5. Give the power to change autonomy topics and approve processes to the Board of Directors
One of the main goals of the governance reform is to re-establish athletic director control of the day-to-day governance of the NCAA while still maintaining presidential oversight. The Council and institutional representatives would do the heavy lifting of adopting rules. But the Board of Directors would decide the processes for adopting rules. The board would be tasked with moving rules between shared governance and autonomy and would approve the process by which the two groups adopt rules. The 21 member Board in the new governance proposal would not give an outright majority to FBS to add rules to the autonomy list.
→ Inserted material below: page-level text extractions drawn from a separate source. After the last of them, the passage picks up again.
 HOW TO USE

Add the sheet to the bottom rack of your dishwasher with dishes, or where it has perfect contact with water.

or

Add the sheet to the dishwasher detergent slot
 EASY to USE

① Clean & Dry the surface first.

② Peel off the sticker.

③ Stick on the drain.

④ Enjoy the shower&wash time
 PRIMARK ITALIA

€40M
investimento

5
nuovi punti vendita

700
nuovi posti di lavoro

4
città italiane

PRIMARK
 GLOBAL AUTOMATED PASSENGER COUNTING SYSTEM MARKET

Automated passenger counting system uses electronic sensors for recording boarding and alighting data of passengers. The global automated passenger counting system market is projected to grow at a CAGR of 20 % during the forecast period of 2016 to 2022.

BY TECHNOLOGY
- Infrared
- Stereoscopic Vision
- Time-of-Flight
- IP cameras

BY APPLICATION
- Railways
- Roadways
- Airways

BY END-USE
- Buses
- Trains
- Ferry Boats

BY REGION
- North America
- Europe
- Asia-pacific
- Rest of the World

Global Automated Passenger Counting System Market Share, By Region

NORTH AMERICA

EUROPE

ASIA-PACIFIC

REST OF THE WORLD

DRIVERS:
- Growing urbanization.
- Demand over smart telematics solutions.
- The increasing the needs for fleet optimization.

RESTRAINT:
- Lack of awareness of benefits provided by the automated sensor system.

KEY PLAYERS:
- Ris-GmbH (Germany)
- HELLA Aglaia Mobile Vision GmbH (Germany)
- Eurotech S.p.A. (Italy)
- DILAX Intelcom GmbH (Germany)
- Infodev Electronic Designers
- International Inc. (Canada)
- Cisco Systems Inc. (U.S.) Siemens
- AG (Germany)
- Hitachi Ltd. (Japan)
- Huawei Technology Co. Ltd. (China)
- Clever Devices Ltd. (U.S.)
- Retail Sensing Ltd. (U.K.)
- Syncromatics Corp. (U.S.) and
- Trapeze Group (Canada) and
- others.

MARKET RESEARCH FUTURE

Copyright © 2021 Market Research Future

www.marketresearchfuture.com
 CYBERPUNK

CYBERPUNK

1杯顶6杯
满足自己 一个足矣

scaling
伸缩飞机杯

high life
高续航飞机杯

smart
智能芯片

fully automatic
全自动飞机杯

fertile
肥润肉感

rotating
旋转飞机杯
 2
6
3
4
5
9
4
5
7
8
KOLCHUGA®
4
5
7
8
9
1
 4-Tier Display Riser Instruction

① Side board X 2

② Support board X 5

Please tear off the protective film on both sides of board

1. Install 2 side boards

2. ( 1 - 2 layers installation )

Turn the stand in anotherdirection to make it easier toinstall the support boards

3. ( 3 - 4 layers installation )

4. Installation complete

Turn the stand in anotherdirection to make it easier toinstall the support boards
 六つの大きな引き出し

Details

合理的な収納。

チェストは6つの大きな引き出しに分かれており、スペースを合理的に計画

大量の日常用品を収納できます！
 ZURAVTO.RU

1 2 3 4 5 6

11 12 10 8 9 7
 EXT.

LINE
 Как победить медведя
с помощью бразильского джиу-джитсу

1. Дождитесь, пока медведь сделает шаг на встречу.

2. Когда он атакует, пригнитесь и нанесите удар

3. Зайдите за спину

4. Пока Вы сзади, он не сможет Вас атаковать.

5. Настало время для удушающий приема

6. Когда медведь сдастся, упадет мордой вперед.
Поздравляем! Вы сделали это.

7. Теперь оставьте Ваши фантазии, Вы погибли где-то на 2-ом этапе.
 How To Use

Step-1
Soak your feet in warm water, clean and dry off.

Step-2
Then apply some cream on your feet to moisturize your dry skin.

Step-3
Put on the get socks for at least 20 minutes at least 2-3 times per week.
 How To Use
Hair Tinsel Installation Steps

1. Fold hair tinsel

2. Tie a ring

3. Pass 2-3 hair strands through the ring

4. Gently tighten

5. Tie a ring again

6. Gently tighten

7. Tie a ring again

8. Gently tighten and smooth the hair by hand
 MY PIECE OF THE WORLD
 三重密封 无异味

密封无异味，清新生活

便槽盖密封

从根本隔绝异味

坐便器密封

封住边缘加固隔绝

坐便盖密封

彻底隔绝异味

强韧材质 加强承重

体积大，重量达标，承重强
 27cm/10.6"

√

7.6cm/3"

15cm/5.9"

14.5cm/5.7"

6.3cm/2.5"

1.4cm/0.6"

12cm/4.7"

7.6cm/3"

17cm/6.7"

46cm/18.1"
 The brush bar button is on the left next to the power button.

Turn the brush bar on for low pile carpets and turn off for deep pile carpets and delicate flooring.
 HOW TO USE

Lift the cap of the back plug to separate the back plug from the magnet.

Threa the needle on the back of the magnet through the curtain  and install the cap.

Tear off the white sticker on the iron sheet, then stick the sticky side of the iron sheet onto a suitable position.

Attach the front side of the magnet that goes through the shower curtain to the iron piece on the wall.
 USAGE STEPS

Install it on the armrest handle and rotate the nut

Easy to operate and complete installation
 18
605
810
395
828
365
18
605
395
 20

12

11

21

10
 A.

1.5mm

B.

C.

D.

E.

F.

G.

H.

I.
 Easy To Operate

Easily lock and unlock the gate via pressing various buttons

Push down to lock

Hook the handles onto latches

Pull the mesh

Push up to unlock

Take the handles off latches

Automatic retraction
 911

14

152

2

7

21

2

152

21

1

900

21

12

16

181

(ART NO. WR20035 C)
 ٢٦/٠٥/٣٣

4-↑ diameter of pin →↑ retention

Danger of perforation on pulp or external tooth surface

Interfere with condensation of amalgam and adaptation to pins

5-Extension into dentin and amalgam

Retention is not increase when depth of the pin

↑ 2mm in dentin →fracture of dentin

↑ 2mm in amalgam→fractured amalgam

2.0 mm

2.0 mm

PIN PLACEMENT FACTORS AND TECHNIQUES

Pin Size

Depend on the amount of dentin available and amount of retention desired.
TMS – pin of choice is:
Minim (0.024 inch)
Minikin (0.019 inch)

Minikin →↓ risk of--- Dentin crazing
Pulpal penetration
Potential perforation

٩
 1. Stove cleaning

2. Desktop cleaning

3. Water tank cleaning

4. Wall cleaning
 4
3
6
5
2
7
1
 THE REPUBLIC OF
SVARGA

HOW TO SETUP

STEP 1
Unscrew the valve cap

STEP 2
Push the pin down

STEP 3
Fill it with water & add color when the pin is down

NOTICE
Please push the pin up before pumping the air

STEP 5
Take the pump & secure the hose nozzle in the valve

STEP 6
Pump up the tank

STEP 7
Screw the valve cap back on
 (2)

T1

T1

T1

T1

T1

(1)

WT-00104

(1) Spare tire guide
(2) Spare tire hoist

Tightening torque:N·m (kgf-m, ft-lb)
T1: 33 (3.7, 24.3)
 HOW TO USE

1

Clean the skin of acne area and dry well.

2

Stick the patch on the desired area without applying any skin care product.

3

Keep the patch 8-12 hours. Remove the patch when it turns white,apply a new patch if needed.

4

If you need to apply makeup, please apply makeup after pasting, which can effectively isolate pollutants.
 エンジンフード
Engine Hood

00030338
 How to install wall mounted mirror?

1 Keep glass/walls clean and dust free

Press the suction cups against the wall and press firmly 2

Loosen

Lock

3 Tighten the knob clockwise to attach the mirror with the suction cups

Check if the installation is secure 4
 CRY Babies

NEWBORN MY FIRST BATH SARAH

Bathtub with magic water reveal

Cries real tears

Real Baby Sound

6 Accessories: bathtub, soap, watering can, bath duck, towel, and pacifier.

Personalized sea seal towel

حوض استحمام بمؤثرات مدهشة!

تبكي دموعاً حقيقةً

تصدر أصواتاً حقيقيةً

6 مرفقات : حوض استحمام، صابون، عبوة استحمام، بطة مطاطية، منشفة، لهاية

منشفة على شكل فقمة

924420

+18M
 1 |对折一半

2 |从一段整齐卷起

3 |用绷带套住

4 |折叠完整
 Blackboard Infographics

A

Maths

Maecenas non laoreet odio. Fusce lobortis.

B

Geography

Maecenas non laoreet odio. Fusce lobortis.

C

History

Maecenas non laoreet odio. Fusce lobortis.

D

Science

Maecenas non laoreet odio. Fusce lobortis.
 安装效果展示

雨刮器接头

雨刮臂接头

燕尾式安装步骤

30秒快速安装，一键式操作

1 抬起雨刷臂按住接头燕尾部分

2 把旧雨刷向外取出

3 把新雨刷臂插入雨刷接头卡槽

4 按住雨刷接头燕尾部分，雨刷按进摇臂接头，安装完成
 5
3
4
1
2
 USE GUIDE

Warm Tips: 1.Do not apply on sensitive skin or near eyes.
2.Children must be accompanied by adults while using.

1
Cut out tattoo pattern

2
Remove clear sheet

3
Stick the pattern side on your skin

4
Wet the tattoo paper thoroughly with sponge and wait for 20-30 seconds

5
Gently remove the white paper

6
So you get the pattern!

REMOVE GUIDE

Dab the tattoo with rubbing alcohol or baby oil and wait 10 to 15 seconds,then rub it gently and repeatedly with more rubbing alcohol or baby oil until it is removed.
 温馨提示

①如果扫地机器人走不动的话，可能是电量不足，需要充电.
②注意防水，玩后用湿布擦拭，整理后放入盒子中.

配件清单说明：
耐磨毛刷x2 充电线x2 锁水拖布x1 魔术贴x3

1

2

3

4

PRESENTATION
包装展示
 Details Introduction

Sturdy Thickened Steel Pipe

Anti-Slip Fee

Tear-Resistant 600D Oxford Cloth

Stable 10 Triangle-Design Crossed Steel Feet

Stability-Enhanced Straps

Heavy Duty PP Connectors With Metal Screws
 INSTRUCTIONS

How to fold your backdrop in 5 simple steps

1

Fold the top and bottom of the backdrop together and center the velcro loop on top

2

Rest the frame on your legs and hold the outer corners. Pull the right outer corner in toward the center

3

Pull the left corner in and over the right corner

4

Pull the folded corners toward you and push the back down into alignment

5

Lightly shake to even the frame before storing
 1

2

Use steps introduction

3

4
FBS as a bloc would need the support one rep from the other conferences or one of the ex-parte members.
The power conferences get their autonomy, but only over which rules apply to FBS, not all of Division I. The Group of Five conferences get to come along, with the price being that the power conferences will have a significant voting advantage over them. Athletes gain additional representation. The smaller conferences are not forced to keep up with the Joneses, but have that option and also gain the ability to control their own destiny. Athletic directors and other administrators still do the bulk of the legislative work, but the presidents maintain significant oversight of the whole system.
Even if this system does not succeed in keeping Division I together long term (and it probably will not), it allows all of Division I a say in how and when that split occurs. With parallel, autonomous voting tracks, the Division I Manual will start to split into two rule books. But that was going to happen anyway. At least here that will be explicit, and the FCS and non-football schools will have the power to prepare for the coming split rather than being dragged along by the power conferences until they can no longer keep up.